[Opening Passage section]
In East Sussex we have a very elderly population and a high prevalence of recognised heart failure, but we expect that true prevalence is even higher. For years, I've been trying to set up a service to encourage us to look for heart failure.

We had previously worked through the myocardial infarction register, of people without heart failure who had a history of a heart attack, and found we were picking up far more heart failure through looking at notes than by examining scans, so we got a feel there was lots of untapped disease out there.

Even if these patients were not yet symptomatic, they were at high risk of health problems later on.

What we did

Our community cardiology service was set up in April 2009 under practice-based commissioning, serving approximately 27,000 people through the Hailsham cluster.

The service now runs three clinics a week covering a population of 115,000. There are 80-90 referrals a month, of which about one-third are suspected heart failure. The service currently employs three specialist nurses, three physiotherapists and one GP (myself).

The service design and pathways were put together by a GP commissioner based in Hailsham, Dr Matthew Jackson, and a local cardiologist based at Eastbourne Hospital, Dr Guy Lloyd, and I took on the running of the service with the help of a nurse and cardiac physiotherapist.

The service follows NICE guidelines and pathways. We use B-type natriuretic peptide  (BNP) testing to assess patients with suspected heart failure and make sure patients are referred from a doctor's opinion as well as an echocardiogram.

However, if a patient is suspected of having undiagnosed ischaemic heart disease they are triaged when they first arrive and go straight to the acute trust.

All patients without a history of MI are required to have BNP testing. Patients with normal BNP are not referred unless other causes of symptoms are excluded and the GP still suspects heart failure.

Patients with intermediate BNP levels will have a GPSI opinion and echocardiogram within six weeks and 100% of those with very high BNP levels or a history of MI have an opinion and echocardiogram in two weeks.

Once a patient is diagnosed with heart failure and left ventricular systolic dysfunction (LVSD), they are initiated on appropriate medication.

All heart failure patients are given the diagnosis and an initial personalised care plan, then referred to a heart failure nurse specialist for personalised care planning and up-titration of medication for LVSD if necessary.
[Closing Passage section]
▸ **Exercise goal**: List every all-capital abbreviation that appears in the account of the community cardiology service, in order of first appearance.
[Opening Material shown section]
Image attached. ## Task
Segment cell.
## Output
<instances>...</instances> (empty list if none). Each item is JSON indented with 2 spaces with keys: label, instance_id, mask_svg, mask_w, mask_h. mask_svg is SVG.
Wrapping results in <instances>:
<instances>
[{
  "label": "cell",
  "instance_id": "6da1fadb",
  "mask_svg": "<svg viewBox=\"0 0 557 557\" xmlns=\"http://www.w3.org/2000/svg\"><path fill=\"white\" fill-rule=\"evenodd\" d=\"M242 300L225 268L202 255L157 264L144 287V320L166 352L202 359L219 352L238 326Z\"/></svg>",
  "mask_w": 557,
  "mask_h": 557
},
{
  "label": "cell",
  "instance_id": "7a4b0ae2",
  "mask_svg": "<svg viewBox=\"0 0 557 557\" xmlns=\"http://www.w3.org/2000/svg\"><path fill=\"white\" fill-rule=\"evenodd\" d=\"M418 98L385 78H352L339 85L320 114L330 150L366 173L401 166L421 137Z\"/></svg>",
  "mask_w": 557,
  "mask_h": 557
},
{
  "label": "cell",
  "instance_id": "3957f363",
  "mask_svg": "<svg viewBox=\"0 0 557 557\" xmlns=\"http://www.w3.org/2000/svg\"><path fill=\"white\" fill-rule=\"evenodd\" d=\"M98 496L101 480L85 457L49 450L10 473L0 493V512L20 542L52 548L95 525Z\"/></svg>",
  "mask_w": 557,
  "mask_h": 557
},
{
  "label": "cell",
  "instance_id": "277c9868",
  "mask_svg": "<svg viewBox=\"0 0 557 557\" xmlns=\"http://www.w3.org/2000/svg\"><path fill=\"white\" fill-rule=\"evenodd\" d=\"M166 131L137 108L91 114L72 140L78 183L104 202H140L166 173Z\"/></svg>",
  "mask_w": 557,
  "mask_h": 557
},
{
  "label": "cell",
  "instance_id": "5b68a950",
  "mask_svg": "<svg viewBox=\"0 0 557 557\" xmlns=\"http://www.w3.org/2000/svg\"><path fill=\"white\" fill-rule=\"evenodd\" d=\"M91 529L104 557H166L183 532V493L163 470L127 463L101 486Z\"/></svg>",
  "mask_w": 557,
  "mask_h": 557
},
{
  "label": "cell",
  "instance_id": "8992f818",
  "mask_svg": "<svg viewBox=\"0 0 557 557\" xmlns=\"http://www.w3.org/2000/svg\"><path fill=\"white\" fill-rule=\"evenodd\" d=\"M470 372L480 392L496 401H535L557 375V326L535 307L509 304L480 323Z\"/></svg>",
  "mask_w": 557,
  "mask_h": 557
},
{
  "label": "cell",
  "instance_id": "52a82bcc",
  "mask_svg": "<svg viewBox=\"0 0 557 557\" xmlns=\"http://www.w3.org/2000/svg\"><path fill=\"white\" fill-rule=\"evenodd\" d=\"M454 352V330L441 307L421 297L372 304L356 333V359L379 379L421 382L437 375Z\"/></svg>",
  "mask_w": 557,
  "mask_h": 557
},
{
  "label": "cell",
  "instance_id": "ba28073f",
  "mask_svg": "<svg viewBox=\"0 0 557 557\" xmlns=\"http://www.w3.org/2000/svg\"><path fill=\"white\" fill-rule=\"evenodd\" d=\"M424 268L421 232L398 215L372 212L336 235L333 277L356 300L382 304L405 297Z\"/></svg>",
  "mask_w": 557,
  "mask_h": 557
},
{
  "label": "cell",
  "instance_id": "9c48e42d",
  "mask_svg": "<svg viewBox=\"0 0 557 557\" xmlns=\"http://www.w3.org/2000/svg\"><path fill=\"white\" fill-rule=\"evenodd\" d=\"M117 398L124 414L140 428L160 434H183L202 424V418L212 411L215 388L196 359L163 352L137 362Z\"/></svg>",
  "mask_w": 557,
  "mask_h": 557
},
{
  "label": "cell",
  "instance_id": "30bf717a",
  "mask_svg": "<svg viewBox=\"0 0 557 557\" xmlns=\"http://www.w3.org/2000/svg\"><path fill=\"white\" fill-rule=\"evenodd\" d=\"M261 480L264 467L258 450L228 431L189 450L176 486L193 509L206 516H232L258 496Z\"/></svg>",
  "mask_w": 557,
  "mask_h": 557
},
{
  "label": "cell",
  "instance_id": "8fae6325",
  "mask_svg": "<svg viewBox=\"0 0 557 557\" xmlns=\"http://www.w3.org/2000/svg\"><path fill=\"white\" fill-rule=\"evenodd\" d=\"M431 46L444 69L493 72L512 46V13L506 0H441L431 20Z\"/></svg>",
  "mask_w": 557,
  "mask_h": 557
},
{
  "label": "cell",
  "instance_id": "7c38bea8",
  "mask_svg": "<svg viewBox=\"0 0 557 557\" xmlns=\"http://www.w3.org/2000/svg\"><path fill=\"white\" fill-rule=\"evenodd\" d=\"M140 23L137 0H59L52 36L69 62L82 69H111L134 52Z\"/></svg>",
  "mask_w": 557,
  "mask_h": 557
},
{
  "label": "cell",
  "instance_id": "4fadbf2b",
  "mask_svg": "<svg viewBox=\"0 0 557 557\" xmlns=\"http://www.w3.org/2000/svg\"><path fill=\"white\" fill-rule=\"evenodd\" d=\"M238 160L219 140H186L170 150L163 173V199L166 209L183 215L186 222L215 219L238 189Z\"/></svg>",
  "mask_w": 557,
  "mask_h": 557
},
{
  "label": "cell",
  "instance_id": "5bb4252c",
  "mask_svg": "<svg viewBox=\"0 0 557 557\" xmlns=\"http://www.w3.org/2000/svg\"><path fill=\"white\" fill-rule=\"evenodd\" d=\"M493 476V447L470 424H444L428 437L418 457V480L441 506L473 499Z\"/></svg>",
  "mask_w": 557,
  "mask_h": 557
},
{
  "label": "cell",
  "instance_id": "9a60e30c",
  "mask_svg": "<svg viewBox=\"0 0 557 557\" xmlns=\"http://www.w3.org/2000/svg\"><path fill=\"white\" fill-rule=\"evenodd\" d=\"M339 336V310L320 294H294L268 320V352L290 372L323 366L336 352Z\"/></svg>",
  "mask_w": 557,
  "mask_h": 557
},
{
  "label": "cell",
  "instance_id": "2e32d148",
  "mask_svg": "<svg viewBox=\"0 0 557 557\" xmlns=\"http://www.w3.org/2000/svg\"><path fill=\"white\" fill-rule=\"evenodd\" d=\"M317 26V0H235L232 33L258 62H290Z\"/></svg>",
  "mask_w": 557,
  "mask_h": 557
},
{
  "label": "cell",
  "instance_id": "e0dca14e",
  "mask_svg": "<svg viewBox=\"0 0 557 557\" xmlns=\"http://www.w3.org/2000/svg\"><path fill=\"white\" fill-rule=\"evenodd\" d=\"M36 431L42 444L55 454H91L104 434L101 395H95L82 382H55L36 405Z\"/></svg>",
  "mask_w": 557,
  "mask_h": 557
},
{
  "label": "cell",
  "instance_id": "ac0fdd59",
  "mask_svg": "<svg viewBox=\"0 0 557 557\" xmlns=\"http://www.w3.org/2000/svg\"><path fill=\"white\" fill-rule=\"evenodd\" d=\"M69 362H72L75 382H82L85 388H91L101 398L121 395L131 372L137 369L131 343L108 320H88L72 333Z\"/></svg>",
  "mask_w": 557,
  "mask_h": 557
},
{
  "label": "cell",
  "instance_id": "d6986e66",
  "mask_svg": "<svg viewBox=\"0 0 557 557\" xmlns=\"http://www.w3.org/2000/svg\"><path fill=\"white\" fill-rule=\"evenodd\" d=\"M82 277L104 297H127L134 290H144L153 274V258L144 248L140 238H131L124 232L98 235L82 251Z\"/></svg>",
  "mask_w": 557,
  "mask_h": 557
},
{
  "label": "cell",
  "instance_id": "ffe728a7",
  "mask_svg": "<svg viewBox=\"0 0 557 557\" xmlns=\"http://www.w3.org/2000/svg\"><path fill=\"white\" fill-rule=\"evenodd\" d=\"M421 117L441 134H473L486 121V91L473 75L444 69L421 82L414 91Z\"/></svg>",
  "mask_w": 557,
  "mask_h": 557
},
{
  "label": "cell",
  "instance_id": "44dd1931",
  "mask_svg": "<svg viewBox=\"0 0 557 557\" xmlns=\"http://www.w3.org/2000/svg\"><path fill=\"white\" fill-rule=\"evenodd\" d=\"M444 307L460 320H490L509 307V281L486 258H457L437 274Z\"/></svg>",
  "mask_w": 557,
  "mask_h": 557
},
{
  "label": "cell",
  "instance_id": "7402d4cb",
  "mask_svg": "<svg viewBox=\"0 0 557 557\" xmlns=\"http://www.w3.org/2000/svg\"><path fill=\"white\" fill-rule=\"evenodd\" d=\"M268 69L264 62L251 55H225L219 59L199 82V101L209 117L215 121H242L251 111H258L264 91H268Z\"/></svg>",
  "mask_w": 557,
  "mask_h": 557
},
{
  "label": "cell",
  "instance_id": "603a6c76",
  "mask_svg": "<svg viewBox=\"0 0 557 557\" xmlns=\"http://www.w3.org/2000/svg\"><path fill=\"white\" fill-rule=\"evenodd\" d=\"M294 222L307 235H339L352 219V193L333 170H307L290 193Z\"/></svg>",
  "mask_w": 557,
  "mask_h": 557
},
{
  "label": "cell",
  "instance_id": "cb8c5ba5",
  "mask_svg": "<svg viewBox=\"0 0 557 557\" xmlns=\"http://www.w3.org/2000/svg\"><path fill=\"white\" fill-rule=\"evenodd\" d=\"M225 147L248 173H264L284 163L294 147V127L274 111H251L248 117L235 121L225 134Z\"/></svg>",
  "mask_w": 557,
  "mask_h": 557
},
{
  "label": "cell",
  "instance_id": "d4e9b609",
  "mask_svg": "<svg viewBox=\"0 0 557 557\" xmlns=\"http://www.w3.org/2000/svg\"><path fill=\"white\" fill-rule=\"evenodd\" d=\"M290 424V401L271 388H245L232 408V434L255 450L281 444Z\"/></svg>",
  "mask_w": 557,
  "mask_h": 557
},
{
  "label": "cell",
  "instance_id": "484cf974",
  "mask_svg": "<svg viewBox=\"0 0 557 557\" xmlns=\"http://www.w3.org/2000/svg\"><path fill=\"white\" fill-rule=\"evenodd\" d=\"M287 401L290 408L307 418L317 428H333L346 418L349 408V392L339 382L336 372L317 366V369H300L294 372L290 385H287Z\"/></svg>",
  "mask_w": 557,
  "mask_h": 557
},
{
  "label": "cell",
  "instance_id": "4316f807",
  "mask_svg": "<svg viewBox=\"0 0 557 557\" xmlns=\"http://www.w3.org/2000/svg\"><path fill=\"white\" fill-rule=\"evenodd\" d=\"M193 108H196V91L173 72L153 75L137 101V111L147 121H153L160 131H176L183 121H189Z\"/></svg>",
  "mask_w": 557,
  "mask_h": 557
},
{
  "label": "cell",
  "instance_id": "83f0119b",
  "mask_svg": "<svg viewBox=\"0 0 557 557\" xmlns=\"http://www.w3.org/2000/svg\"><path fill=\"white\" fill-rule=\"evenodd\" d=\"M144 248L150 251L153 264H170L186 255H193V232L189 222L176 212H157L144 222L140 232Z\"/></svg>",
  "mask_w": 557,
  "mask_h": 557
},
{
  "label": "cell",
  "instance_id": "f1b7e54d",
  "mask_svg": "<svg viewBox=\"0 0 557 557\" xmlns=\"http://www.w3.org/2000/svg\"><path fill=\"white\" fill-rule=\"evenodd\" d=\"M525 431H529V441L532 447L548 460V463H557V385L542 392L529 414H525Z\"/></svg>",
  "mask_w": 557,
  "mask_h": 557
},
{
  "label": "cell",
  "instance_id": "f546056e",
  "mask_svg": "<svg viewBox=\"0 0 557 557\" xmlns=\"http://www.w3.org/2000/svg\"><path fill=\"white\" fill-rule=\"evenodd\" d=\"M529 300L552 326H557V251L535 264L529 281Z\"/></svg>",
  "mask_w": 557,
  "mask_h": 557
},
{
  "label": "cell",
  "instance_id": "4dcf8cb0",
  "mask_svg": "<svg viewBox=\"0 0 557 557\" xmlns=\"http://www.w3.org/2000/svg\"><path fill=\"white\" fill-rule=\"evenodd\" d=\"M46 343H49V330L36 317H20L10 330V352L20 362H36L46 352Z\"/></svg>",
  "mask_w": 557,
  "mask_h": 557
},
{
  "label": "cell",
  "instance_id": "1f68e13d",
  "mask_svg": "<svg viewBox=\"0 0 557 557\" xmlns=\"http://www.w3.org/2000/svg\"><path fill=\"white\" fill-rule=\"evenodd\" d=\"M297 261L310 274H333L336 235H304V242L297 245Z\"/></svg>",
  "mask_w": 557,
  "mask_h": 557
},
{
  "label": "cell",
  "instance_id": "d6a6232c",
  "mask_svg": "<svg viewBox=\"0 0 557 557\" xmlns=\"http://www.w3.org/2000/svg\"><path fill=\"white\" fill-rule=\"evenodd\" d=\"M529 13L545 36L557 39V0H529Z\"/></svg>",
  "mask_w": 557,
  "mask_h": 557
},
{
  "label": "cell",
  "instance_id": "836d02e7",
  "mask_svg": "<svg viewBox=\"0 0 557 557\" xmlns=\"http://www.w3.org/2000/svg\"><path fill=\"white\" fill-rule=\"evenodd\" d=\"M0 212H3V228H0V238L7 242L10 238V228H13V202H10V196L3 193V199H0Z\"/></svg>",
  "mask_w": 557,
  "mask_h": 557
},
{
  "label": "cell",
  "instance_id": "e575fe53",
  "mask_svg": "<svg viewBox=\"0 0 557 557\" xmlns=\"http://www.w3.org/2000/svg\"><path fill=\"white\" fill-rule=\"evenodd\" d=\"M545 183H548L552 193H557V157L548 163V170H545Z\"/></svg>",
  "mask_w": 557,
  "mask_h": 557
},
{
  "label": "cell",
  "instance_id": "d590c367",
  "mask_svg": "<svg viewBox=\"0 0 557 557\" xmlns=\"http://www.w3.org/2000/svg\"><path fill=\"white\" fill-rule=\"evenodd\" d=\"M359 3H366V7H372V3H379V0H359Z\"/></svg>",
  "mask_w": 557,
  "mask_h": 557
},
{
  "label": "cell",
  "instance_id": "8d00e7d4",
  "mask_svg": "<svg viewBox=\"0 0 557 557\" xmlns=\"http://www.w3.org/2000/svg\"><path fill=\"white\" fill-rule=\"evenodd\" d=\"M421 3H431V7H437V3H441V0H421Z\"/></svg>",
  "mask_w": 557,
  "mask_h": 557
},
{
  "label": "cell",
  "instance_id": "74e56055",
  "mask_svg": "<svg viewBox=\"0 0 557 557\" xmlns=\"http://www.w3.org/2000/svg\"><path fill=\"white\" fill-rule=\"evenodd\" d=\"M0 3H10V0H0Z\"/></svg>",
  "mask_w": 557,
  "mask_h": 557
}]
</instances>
[Closing Material shown section]
▸ **Reply to the exercise**: GP, NICE, BNP, MI, GPSI, LVSD